▶ [What this task involves]:
Reproduce every row below verbatim, character for character, with no changes to wording, numbers, or punctuation.

(Spatial question rows)

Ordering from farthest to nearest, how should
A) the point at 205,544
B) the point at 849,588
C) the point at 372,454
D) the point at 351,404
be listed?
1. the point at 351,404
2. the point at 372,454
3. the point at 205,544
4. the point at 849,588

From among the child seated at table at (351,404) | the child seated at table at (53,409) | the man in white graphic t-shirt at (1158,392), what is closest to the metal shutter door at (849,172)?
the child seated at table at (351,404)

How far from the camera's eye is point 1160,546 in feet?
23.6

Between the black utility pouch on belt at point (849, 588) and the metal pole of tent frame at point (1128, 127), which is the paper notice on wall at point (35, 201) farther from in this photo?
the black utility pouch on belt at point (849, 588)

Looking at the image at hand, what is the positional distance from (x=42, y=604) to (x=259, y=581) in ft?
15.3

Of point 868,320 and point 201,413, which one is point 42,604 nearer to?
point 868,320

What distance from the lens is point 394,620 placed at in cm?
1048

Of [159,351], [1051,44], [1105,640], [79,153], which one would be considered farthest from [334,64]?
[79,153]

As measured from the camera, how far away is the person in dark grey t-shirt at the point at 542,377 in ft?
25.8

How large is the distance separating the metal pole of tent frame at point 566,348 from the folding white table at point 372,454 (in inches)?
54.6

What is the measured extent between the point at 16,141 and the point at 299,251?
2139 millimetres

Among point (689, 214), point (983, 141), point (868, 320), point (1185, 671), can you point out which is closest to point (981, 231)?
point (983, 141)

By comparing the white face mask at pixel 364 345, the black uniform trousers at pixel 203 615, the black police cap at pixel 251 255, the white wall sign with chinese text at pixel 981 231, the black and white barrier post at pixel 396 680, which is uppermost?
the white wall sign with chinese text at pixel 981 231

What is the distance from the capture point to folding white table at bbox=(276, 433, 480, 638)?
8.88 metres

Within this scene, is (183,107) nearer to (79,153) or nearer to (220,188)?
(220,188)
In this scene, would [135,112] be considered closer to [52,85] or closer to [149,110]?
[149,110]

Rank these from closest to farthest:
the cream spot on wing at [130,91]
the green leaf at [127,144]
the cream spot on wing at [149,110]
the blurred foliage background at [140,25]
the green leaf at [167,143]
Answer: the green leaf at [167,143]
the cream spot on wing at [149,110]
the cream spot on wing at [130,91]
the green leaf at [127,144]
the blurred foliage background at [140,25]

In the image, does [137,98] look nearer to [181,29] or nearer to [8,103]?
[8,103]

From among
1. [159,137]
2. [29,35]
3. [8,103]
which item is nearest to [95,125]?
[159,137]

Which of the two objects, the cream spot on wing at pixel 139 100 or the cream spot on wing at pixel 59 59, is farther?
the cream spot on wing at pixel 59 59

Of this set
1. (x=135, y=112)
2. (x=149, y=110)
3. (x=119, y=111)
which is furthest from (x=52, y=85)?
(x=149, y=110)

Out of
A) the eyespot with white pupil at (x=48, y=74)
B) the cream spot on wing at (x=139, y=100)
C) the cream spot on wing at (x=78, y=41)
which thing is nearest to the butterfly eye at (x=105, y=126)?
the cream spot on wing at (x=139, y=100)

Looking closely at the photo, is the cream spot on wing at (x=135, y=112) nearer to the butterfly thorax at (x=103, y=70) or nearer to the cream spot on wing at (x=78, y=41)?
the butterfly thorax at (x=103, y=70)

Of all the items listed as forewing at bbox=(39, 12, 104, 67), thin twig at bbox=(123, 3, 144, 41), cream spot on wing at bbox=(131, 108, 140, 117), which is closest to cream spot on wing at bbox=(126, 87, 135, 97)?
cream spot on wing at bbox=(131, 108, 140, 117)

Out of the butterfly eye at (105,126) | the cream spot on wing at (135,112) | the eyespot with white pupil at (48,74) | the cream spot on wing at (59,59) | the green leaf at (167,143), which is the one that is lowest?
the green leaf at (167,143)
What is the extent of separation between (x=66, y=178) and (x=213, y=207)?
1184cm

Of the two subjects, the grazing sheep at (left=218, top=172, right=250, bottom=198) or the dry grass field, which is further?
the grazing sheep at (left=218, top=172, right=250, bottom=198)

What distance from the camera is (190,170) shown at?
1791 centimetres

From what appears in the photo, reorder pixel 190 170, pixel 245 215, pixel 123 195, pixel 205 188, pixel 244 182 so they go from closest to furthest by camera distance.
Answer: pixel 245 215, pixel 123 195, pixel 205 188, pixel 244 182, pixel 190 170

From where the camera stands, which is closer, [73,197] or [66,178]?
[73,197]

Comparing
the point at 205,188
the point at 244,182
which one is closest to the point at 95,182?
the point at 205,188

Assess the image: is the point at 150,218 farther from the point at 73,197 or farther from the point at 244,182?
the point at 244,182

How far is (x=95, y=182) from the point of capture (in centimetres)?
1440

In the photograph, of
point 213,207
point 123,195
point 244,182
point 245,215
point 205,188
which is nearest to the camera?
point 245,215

▶ [Written answer]:
Ordering from farthest to nearest, how should
A) the point at 205,544
B) the point at 849,588
C) the point at 372,454
D) the point at 351,404
be listed?
1. the point at 351,404
2. the point at 372,454
3. the point at 205,544
4. the point at 849,588

From among the child seated at table at (351,404) | the child seated at table at (53,409) | the man in white graphic t-shirt at (1158,392), what is closest to the metal shutter door at (849,172)?
the child seated at table at (351,404)

How far from the camera's eye is point 1160,546 in feet?
23.6

Between the black utility pouch on belt at point (849, 588) and the metal pole of tent frame at point (1128, 127), which is the paper notice on wall at point (35, 201) farther from in this photo?
the black utility pouch on belt at point (849, 588)

Looking at the image at hand, what is the positional distance from (x=42, y=604) to (x=259, y=581) in ft?
15.3

Of point 868,320 and point 201,413, which one is point 42,604 nearer to?
point 868,320

What distance from the lens is point 394,620 placed at in cm?
1048

Of [159,351], [1051,44], [1105,640], [79,153], which one would be considered farthest from [334,64]?
[79,153]

As measured from the camera, how far away is the person in dark grey t-shirt at the point at 542,377 in ft?
25.8

How large is the distance separating the metal pole of tent frame at point 566,348 from the folding white table at point 372,454 (in inches)?
54.6

What is the measured extent between the point at 16,141 and the point at 299,251?
2139 millimetres

Among point (689, 214), point (983, 141), point (868, 320), point (1185, 671), can you point out which is closest to point (981, 231)?
point (983, 141)

By comparing the white face mask at pixel 364 345, the black uniform trousers at pixel 203 615, the black police cap at pixel 251 255, the white wall sign with chinese text at pixel 981 231, the black and white barrier post at pixel 396 680, which is uppermost?
the white wall sign with chinese text at pixel 981 231

What is the distance from the capture point to folding white table at bbox=(276, 433, 480, 638)?
8.88 metres

Within this scene, is (183,107) nearer to (79,153) or nearer to (220,188)?
(220,188)
In this scene, would [135,112] be considered closer to [52,85] or closer to [149,110]?
[149,110]

Rank these from closest to farthest:
the cream spot on wing at [130,91]
the green leaf at [127,144]
the cream spot on wing at [149,110]
the blurred foliage background at [140,25]
the green leaf at [167,143]
Answer: the green leaf at [167,143]
the cream spot on wing at [149,110]
the cream spot on wing at [130,91]
the green leaf at [127,144]
the blurred foliage background at [140,25]

In the image, does [137,98] look nearer to [181,29] or nearer to [8,103]?
[8,103]

From among
1. [159,137]
2. [29,35]
3. [8,103]
which item is nearest to [95,125]?
[159,137]

Which of the two objects, the cream spot on wing at pixel 139 100 or the cream spot on wing at pixel 59 59, is farther?
the cream spot on wing at pixel 59 59

Of this set
1. (x=135, y=112)
2. (x=149, y=110)
3. (x=119, y=111)
which is furthest from (x=52, y=85)?
(x=149, y=110)

Out of
A) the eyespot with white pupil at (x=48, y=74)
B) the cream spot on wing at (x=139, y=100)
C) the cream spot on wing at (x=78, y=41)
which thing is nearest to the butterfly eye at (x=105, y=126)?
the cream spot on wing at (x=139, y=100)

Looking closely at the photo, is the cream spot on wing at (x=135, y=112) nearer to the butterfly thorax at (x=103, y=70) or nearer to the cream spot on wing at (x=78, y=41)?
the butterfly thorax at (x=103, y=70)

Of all the items listed as forewing at bbox=(39, 12, 104, 67), thin twig at bbox=(123, 3, 144, 41), cream spot on wing at bbox=(131, 108, 140, 117), which is closest to cream spot on wing at bbox=(126, 87, 135, 97)?
cream spot on wing at bbox=(131, 108, 140, 117)

Out of the butterfly eye at (105,126) | the cream spot on wing at (135,112) | the eyespot with white pupil at (48,74) | the cream spot on wing at (59,59) | the green leaf at (167,143), which is the one that is lowest?
the green leaf at (167,143)
What is the extent of separation between (x=66, y=178) and (x=213, y=207)?
1184cm

Of the two subjects, the grazing sheep at (left=218, top=172, right=250, bottom=198) or the dry grass field, which is further?
the grazing sheep at (left=218, top=172, right=250, bottom=198)

What distance from the camera is (190,170) shown at?
1791 centimetres

From what appears in the photo, reorder pixel 190 170, pixel 245 215, pixel 123 195, pixel 205 188, pixel 244 182 so they go from closest to furthest by camera distance.
Answer: pixel 245 215, pixel 123 195, pixel 205 188, pixel 244 182, pixel 190 170

From where the camera stands, which is closer, [73,197] or [66,178]?
[73,197]

Comparing
the point at 205,188
the point at 244,182
which one is closest to the point at 95,182?
the point at 205,188

Assess the image: is the point at 150,218 farther from the point at 73,197 or farther from the point at 244,182?
the point at 244,182

How far is (x=95, y=182) from the point of capture (in centimetres)?
1440

In the photograph, of
point 213,207
point 123,195
point 244,182
point 245,215
point 205,188
which is nearest to the camera?
point 245,215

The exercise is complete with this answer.